**What you will do**
Reproduce the rows below verbatim, starting with the line that contains "How far is the" and continuing through the final row. Omit the pictures from your answer.

Saved entries:

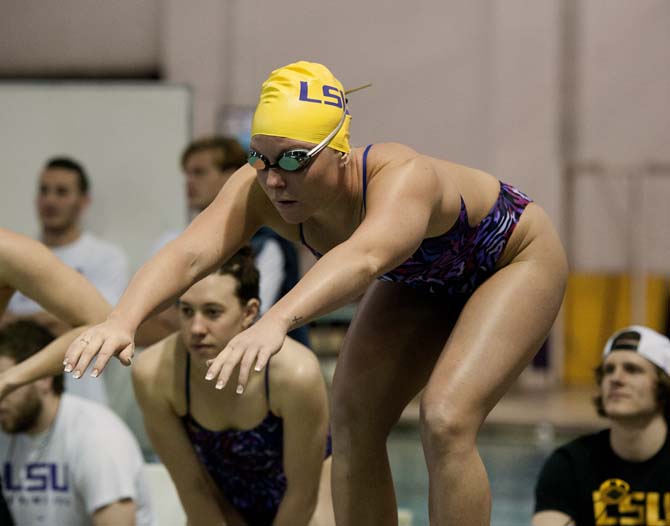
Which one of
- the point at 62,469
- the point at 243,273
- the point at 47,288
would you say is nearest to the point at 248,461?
the point at 243,273

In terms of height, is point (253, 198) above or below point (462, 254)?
above

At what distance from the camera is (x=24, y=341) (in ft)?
12.0

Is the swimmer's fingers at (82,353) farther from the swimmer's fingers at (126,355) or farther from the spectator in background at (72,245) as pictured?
the spectator in background at (72,245)

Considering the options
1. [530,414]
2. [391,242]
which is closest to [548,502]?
[391,242]

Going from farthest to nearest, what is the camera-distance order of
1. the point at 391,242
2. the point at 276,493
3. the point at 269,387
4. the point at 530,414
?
the point at 530,414 < the point at 276,493 < the point at 269,387 < the point at 391,242

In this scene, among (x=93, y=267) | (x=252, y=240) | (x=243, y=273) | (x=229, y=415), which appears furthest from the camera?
(x=93, y=267)

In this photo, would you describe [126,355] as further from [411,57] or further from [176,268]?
[411,57]

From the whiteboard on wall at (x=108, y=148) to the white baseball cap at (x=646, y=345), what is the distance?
4413 millimetres

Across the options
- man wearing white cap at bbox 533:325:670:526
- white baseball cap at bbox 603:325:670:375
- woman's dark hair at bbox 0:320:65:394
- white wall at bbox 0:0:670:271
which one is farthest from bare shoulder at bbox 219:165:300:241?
white wall at bbox 0:0:670:271

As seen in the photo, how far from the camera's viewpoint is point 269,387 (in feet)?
10.6

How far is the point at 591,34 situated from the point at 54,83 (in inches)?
170

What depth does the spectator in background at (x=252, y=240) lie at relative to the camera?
392cm

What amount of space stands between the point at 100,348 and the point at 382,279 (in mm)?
943

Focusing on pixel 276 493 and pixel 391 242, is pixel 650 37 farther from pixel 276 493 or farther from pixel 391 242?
pixel 391 242
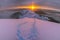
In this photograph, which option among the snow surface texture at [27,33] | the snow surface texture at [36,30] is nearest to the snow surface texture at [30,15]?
the snow surface texture at [36,30]

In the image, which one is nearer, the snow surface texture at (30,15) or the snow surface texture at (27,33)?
the snow surface texture at (27,33)

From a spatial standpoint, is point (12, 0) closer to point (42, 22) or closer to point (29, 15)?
point (29, 15)

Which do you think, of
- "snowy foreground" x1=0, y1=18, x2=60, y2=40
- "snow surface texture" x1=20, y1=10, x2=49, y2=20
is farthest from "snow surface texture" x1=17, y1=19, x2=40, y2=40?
"snow surface texture" x1=20, y1=10, x2=49, y2=20

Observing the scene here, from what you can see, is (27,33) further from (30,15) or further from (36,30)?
(30,15)

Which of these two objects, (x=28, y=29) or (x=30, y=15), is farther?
(x=30, y=15)

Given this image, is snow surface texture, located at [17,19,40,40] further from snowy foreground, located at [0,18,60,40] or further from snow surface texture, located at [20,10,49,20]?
snow surface texture, located at [20,10,49,20]

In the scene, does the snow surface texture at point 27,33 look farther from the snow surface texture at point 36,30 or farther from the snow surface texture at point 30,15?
the snow surface texture at point 30,15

**Result for this task**
How far is the point at 591,34 situated from the point at 54,83 (in inches)?
170

What depth does the spectator in background at (x=252, y=240) lie at relative to the camera?
392cm

What amount of space stands between the point at 100,348 and the point at 382,279 (in mm)?
943

Focusing on pixel 276 493 and pixel 391 242, is pixel 650 37 farther from pixel 276 493 or farther from pixel 391 242?
pixel 391 242
In this photograph, which option among the snow surface texture at [27,33] | the snow surface texture at [36,30] is nearest to the snow surface texture at [30,15]?
the snow surface texture at [36,30]

In the image, which one is nearer, the snow surface texture at (30,15) or the snow surface texture at (27,33)?
the snow surface texture at (27,33)

From a spatial standpoint, is point (12, 0) closer to point (42, 22) or closer to point (29, 15)?
point (29, 15)

Which do you think, of
- "snowy foreground" x1=0, y1=18, x2=60, y2=40
- "snow surface texture" x1=20, y1=10, x2=49, y2=20
is farthest from "snow surface texture" x1=17, y1=19, x2=40, y2=40?
"snow surface texture" x1=20, y1=10, x2=49, y2=20

Observing the scene here, from what you can see, is (27,33) further from (30,15) or further from (36,30)?
(30,15)

Which of these two objects, (x=28, y=29) or (x=30, y=15), is farther?
(x=30, y=15)

Given this image, is snow surface texture, located at [17,19,40,40] further from snowy foreground, located at [0,18,60,40] or further from snow surface texture, located at [20,10,49,20]?
snow surface texture, located at [20,10,49,20]

In the scene, does the snow surface texture at point 27,33 look farther from the snow surface texture at point 36,30 or farther from the snow surface texture at point 30,15?
the snow surface texture at point 30,15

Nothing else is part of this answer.